# Records provided
━━━━━━━━━━━━━━━━━━━━━━━━━━━━━━

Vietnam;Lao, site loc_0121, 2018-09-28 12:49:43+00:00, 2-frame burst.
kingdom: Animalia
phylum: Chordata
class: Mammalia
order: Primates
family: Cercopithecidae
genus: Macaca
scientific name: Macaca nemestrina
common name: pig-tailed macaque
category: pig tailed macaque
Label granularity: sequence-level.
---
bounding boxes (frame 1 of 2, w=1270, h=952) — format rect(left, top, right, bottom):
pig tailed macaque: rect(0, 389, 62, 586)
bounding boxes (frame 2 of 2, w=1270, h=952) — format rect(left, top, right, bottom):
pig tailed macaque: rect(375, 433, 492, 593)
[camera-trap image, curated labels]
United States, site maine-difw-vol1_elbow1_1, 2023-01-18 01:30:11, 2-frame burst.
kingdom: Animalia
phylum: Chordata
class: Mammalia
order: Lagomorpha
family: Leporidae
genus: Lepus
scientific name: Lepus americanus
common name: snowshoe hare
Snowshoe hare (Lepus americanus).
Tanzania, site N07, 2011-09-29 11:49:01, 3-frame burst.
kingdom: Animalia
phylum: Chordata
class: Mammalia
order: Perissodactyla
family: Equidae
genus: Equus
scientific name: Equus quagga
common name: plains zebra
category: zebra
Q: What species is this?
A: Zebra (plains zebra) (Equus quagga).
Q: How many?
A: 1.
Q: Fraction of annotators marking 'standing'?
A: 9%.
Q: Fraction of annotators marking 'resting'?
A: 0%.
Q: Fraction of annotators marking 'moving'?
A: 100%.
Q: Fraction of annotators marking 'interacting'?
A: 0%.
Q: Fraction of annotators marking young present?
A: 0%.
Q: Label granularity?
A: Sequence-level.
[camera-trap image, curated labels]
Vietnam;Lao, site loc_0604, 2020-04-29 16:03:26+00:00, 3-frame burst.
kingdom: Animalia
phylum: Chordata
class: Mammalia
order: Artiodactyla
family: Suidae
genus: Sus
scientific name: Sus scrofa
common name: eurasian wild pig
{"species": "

━━━━━━━━━━━━━━━━━━━━━━━━━━━━━━

# Problem
Copy out every line in the listing where the word "marking" appears.

# Result of the task
Q: Fraction of annotators marking 'standing'?
Q: Fraction of annotators marking 'resting'?
Q: Fraction of annotators marking 'moving'?
Q: Fraction of annotators marking 'interacting'?
Q: Fraction of annotators marking young present?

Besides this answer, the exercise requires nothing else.